## INSTRUCTIONS TO FOLLOW
Please write out the section of the passage on Islam's origins starting at "Muhammed certainly seems" and ending at "a blank sheet.".

## QUOTED PASSAGE
· · · ·

Gerald Hawting is professor of history at the School of Oriental and African Studies in London.

Clip
Tradition tells us in fact, that the, the Prophet when he went to er Medina em, saw his own religion as not very different from that of the Jews, and he expected to be accepted by the Jews of Medina as a prophet. Em, he was rather surprised when they didn't accept him. And not only er, they didn't accept him, but we're told in the Muslim tradition, which one suspects has a particular way of looking at it, that em, he was ridiculed and em even er fought against with the help of these Jews of Medina. So one of the things that he did, as well as taking physical measures against them, one of the things he did was to abandon practices which em had em contacts with th...with those of the Jews. For instance, we're told that when he went to Medina, er he used to fast on the Yom Kippur, on the Day of Atonement, em and he ordered his followers to do that. Similarly er he faced Jerusalem in prayer. But very soon after going to Medina, as a result of divine revelations, which are contained in the Koran, he ordered his er followers not to face er Jerusalem, but to face Mecca in prayer, and not to fast on the Day of Atonement but to fast during the month of Ramadan, which henceforth was to be the Muslim fasting period. So in a w...in a way, what you, you could see is er the sort of, the tradition is em, telescoping or er shoe-horning into a very small er period of time em, developments that could er have taken place more slowly and over a longer period of time, er, probably later than the Arab conquest of the Middle East. (p11)

Link

The idea that Islam began as an off-shoot of Judaism is very startling indeed, but there are plenty of academics who will argue the case.

Muhammed certainly seems to have presented himself as a prophet in the tradition of Abraham and Moses, and Islam sees his message as the culmination of what went before - not as a completely new start on the religious equivalent of a blank sheet.

Clip

Well it, it shouldn't be surprising if you think of the way that er, the other (laughs) forms of the monotheistic religion began. Em Christianity and Rabbinical Judaism both began as er, developments out of an older form of Judaism. Em, n...er now all that's being suggested is that Islam began in something like the same way, that er, it developed historically out of earlier forms of monotheism. And if you l...look at Islam, it, it's more reminiscent of Judaism than it is of Christianity, although of course it's different from Judaism in that it recognises Jesus as a prophet, er not, not as the Son of God, as Christians, Orthodox Christians do. But em, as a prophet and it, it honours him in a way that em, Judaism of course doesn't. (p9)

· · · ·

## GIVEN DATA

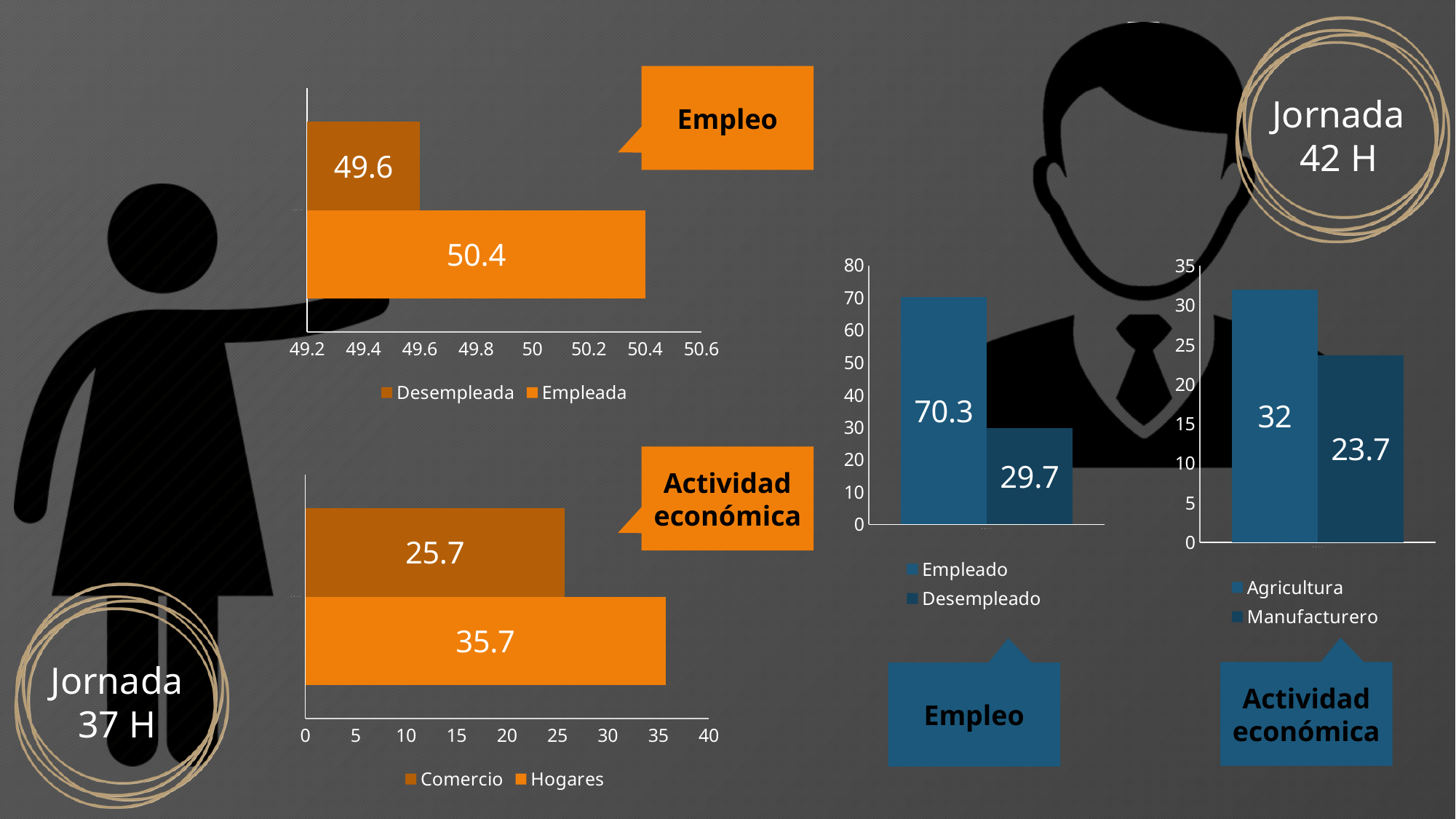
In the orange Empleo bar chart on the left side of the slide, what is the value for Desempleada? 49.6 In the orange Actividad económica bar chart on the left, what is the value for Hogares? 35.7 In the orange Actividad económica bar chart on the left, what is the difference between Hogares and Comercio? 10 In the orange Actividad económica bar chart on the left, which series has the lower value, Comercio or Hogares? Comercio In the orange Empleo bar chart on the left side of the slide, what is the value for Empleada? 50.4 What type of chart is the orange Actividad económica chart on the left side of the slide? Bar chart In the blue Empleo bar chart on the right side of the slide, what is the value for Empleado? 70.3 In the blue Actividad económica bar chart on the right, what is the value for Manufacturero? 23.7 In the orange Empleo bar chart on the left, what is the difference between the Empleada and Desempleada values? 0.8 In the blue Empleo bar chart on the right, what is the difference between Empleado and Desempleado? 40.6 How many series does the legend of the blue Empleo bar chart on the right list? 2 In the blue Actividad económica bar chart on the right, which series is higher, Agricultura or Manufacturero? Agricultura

· · · ·

## OUTPUT FOR THIS TASK
Muhammed certainly seems to have presented himself as a prophet in the tradition of Abraham and Moses, and Islam sees his message as the culmination of what went before - not as a completely new start on the religious equivalent of a blank sheet.